David Kennard – Editor-in-Chief

LUMBERTON – Industry sector reports for the third quarter won’t be available until February, but data released in November provides a snapshot of the types of jobs that make up Robeson County’s diverse economy, and where jobs can be directed to. the new Year.

According to the North Carolina Department of Commerce, five industry sectors make up the bulk of jobs locally employing a slow but growing labor pool.

Health Care, 18.6%; Manufacturing, 18.5%; Retail trade, 13.3%; Education, 12.1%; and Hospitality, 8.9% of the sectors complete a large majority of jobs employing workers in the county.

The industry sector of public administration narrowly missed its entry into the top five with 7.2% of jobs.

In addition, the two main sectors, healthcare and manufacturing, show a difference of just 55 jobs, according to state data.

The county, historically ranked among the poorest in the state, has seen some revitalization in recent months, with new and existing employers helping to grow the job base.

In the first eight months of 2021, the county’s average labor force was 49,851, up from 49,556 during the same period in 2020, according to data obtained by The Robosonian from the state’s Commerce Department.

The Robeson County Economic Development Office is closely monitoring available jobs – and the workers to fill them -, which works to promote the economic growth of new and existing industries in the county.

The Office of Economic Development provides an overview of the diversity of manufacturing jobs at the local level. On its website, the office lists a handful of companies and the jobs they offer, from a manufacturer of cleaning products with 400 employees, to a producer of aluminum fencing with 25 employees. A simple internet search revealed more manufacturers of different sizes.

Beyond an available workforce, Robeson County touts location and other factors that could be attractive to manufacturers and other employers.

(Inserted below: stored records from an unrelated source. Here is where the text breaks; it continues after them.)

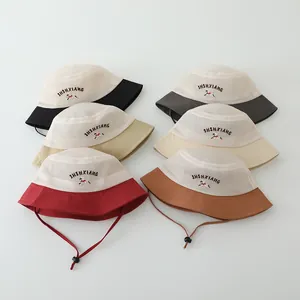 Close-up of children's mesh sun hats in multiple colors with adjustable chin straps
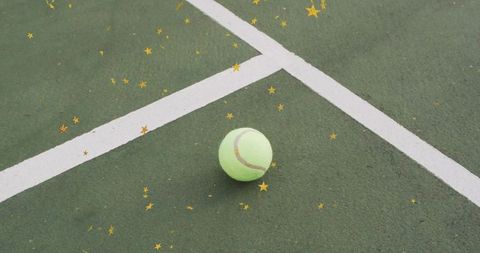 Tennis Ball on Court with Sparkling Gold Stars
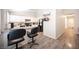Well-lit eat-in kitchen with stainless steel appliances, modern countertops and bar stool seating at 7231 Sequoia Springs Dr, Las Vegas, NV 89147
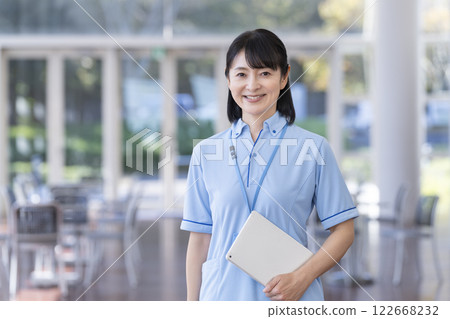 一名 50 多歲女性身穿藍色 Polo 衫，手拿平板電腦，看著鏡頭。 122668232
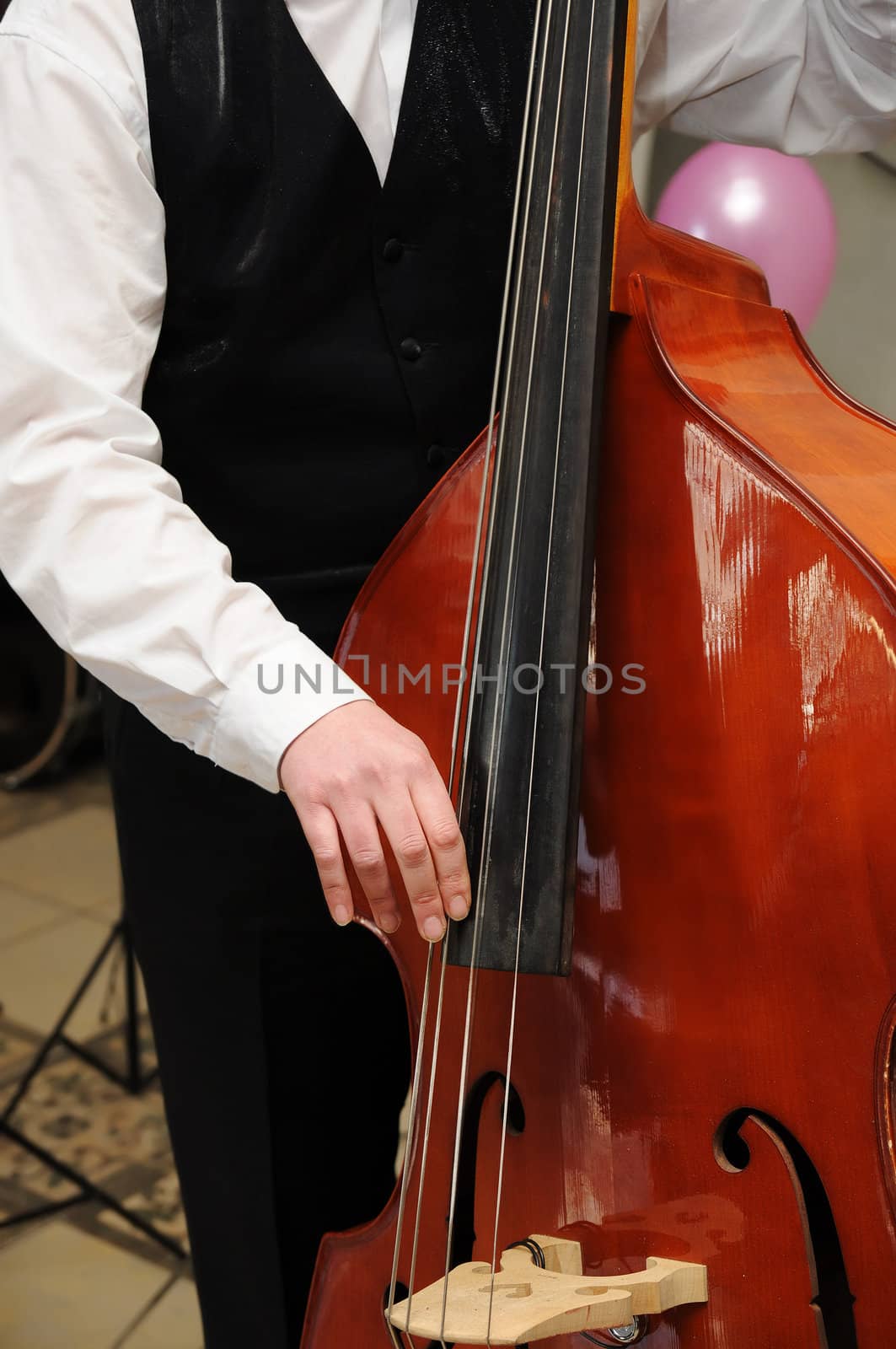 Man's hands playing contrabass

“Most of the East Coast destinations are within a day’s trucking distance from Robeson County. And 70% of the US and Canadian markets (and 170 million consumers) can be reached overnight. Southeastern North Carolina is also a hub for rail services, and a large deep-water port lies 60 miles to the east. With a full range of transportation resources, along with abundant water and waste capacities and affordable utilities, Robeson County is ready to move in for your business.

The local unemployment rate, which has also shown a steady decline throughout the past year, is linked to the industry sector report. With a peak of 13.2% in May 2020 at the height of the COVID-19 epidemic, the unemployment rate fell to just 6% in October.

Based on the trend of the past few months, Robeson County’s unemployment rate for November is expected to continue to improve when results are released on December 30.

As expected, the national and statewide unemployment rate followed this same downward trend.

The State Department of Commerce released data for November on Friday, showing a drop from 4.1% in October to 3.9% in November. Nationally, during this same period, the unemployment rate fell from 4.6% to 4.2%.

In a normal, non-COVID environment, most economists consider less than 4% to be full employment. However, unemployment rates measure the percentage of the labor force looking for work. Thus, when workers leave the labor pool, the unemployment rate decreases, since all other variables remain stable.

National reports have suggested that high levels of workers across the country have left the labor market, skewing the unemployment rate.

North Carolina industries with the largest increases in employment over the past month, according to the Commerce Department, were professional and business services, leisure and hospitality services, manufacturing and the education and health services sector.